C'est un peu tout ce bagage et cette implication qui ont fait en sorte que Girard ait été recommandée par le comité de sélection, qui a étudié de 70 à 75 candidatures, a affirmé Éric Myles, chef du sport du COC.
« Quand on arrive à la sélection des chefs, c'est une des belles portions de mon travail, a-t-il souligné. Mais on a aussi des choix difficiles à faire. On a tellement des athlètes extraordinaires et plusieurs sont intéressés par ce rôle-là. On a un comité de sélection qui est bien structuré, qui compte sur Tricia Smith et David Shoemaker (chef de la direction et secrétaire général du COC), notamment, et d'anciens chefs de mission des Panam comme Bruny Surin. Ce comité-là, à travers sélections et entrevues, choisit un chef avec un profil qui va au-delà du sport.

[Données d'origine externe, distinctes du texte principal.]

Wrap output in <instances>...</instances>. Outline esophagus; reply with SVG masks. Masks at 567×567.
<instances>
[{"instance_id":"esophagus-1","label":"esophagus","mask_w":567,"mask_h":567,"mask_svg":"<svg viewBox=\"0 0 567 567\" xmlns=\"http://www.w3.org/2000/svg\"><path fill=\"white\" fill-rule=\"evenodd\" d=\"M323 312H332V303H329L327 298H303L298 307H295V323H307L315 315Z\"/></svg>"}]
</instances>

« Christine apporte beaucoup avec son histoire personnelle, son rôle de mère, de mentor, toute l'intégrité qu'elle apporte à l'équipe. Ce sont les grands points qu'on regarde. Depuis Sylvie Bernier en 2008, ce sont des athlètes qui apportent beaucoup du côté humain qui sont choisis », a rappelé Myles.

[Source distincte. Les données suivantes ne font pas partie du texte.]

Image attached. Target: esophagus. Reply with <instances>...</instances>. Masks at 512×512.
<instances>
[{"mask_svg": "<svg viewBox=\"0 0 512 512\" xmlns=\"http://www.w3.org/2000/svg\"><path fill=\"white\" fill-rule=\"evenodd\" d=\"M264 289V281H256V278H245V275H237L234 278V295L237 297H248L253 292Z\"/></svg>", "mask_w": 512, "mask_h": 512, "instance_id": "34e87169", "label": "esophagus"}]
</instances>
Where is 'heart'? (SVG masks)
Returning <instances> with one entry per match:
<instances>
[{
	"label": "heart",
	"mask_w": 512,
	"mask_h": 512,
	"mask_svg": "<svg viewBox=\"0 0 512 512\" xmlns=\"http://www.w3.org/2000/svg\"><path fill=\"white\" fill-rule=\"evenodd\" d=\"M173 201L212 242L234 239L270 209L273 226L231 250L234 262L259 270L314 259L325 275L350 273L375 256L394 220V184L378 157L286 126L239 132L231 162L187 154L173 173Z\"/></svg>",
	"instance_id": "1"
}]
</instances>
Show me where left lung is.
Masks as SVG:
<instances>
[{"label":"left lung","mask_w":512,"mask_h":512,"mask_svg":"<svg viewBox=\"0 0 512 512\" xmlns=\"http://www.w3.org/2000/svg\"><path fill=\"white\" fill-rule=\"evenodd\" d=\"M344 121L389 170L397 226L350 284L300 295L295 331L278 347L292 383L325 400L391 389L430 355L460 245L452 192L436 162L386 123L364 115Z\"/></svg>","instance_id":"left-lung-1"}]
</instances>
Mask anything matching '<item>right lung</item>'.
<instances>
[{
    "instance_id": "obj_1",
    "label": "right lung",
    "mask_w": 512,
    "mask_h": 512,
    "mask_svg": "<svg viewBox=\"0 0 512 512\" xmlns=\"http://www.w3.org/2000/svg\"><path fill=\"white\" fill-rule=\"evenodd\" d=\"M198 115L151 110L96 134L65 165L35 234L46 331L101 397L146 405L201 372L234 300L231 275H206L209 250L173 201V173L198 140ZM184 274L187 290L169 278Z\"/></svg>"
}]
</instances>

Ce qu'elle a vécu a amené Girard à devenir une ambassadrice et une porte-parole engagée pour le sport sécuritaire, juste et éthique. Elle est d'ailleurs l'ambassadrice de l'éducation pour le compte de l'International Testing Agency et membre de la commission antidopage de la Fédération internationale d'haltérophilie, qui a grand besoin de refaire sa crédibilité.
« Ils ont vraiment apporté de grands changements, dit-elle au sujet de la fédération. Ce n'est pas parfait, mais je suis heureuse de pouvoir travailler avec eux sur cet enjeu. »
« C'est clair que (le sport propre), c'est un point que nous défendons au Canada. Mais c'est plus que ça qui l'a menée à ce poste, a assuré Myles. Nous ne sommes toutefois pas mal à l'aise du tout avec ce message-là. Christine en est une grande porte-parole. »
En plus de ses médailles olympiques, Girard a aussi remporté une médaille d'or (2011) et une médaille d'argent (2007) aux Jeux panaméricains. Mère de trois enfants de huit, sept et cinq ans, elle attendait que sa famille grandisse un peu avant de soumettre sa candidature et redonner aux athlètes.
« Ça va être plus facile de passer deux semaines avec papa sans maman! C'est ce qui m'a poussée à le faire », a-t-elle reconnu.
Les Jeux panaméricains de 2023 s'ouvriront à Santiago, au Chili, le 20 octobre. Les compétitions prendront fin le 5 novembre.